Each month we choose one of the fantastic artists represented on our website to be our Artist of the Month.
This month it is Sue Daniels who tells us about her creative journey and how her artwork aims to ‘paint memories’.
She also gives an insight to her many sources of inspiration; from industrial buildings to one particular lady she encountered at a Trolleybus Museum.

When and why did you start making art?
I was born in Widnes in Cheshire and I started making things drawing on the factories and industry, it is a very industrial place. I then went to Warrington Art College where I got very interested in sculpture before going to Leeds Polytechnic and getting the first year award. I wanted to branch out and include more figures, more people, so I did and went on to win the second year award. At the end I got first class honours, I had no O-levels and had gone to night school before that.
After that I went into horticulture and then into computers doing short courses. I ended up working at NACRO teaching ex-offenders about computers and the main thing was teaching them art. I left that and for years did nothing, I didn’t paint anything, before getting back into computers again – must have been ten years ago. I got packages (photo editing) and hey-presto, here we are.

Has your work changed over time?
I did well at photography at Leeds Polytechnic, it all goes back to there really. I like it when there are lots of lines and a sense of perspective.
I’m also enjoying designing furniture, I’ve just done a picture storage piece and a spiral mug tree and my next project is a display cabinet which will be made out of wood and moulding.

Is there a process you follow or does it vary?

With my photographic work I can never see what the end result will look like. I do the composition, get that how I want it with the lines and windows then it is just a feeling.
It is a wonderful feeling when you say ‘wow, that’s it’, and you know you have done it. That is the way it has always been – if it feels right. It has to have that aesthetic buzz to it.
How would you describe your current work?

I am painting with feelings. If I am walking along and feel something about a place or person I will take a picture and then try to make it feel right.
With that in mind can you tell us more about the lady at the Trolleybus Museum who appears in a few of your pieces?

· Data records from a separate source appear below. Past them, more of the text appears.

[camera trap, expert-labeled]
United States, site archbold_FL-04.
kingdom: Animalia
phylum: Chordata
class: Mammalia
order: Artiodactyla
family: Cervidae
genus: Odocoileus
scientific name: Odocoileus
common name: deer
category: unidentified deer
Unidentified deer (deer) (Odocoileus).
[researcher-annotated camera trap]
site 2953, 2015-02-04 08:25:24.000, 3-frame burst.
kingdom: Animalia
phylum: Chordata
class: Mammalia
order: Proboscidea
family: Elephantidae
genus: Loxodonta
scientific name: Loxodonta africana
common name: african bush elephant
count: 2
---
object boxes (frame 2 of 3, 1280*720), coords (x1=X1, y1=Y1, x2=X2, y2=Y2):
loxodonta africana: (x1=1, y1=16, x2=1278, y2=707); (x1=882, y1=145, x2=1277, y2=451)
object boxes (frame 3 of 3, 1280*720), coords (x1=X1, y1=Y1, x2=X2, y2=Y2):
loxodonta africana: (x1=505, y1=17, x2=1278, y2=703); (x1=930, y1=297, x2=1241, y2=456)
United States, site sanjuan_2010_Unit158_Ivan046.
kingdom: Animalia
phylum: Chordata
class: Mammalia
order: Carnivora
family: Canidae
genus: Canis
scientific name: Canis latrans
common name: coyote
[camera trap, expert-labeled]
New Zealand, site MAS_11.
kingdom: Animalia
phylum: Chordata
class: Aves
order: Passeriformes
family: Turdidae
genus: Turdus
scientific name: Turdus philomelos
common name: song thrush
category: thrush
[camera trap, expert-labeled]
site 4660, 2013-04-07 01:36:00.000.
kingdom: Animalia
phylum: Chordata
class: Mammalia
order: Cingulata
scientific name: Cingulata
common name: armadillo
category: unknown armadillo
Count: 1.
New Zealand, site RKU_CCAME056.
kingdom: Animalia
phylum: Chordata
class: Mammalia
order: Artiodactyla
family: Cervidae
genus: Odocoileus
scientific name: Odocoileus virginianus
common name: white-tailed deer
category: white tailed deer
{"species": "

We went to the Trolleybus Museum and I took my camera with me, I took lots of pictures but there was this one woman who came across to me as really enjoying what she was doing and that she didn’t care what she looked like – I just felt this energy so I took a picture then took it further.
I made one piece which measured about 15 foot by 12 foot, it was when I had a studio at Art House and produced it there. As part of that I had a five or six foot model of her and every time I walked in I thought that there was someone in my studio – I’d have to walk out and put the lights on.
What do you hope your viewer takes from you work?

When I go around a gallery, like the one we have here in Wakefield, I feel things like that the artist was doing at the time and I can almost feel like what they were thinking. I want people to get that aesthetic buzz, for them to just enjoy themselves and for it to please them.
A lot of people will paint depression but I like to paint happy things. A lot of artists are out to shock or upset people but I just want to make them happy.
What appeals to you about creating art?

It is the challenge, it is me and that piece of wood or me and that computer and I just feel like I have to do something, I have to get there and when I do it is heaven. It happened this morning making the mug tree, sometimes projects take days of hell, where I am itching to do things but feel I can’t do it. But today, I went up there and it just all fell into place.
Locations seem to play a big part in you work, can you tell us more about that?

With the steam trains that was a trip to York as I wanted some pictures of the minster to make pieces. We went in to the railway museum just by chance, I took some pictures and just thought I have to do something with this.
I remember when I was eight or ten years old, we would go to the iron bridge over the railway lines and lean out so the steam went onto our faces – I can still smell that now.
I am painting experiences, they are my experiences when I paint onto the piece or the canvas. I am painting memories.

Do you have any advice for other artists?
Have confidence in your own work. Don’t be afraid of what other people say, there is nothing like constructive criticism – you have to be able to take it. But at the same time, if you like something it doesn’t matter.
What are your artistic ambitions?
I would like to do more photography, I want to go to Scarborough around the harbour and the fishing boats and take some pictures. Wherever it takes me.

Is there anything else you’d like to add?
What is art anyway? For me it is that aesthetic buzz. It doesn’t matter what it is; photography, sculpture.
My life is art, I would have died for it years ago but I wouldn’t now, I have more sense.
I used to go to work and when I would take pictures some people would say ‘oh it is nice to have a hobby’, I would tell them art isn’t my hobby it is my life and that I was just there for the money.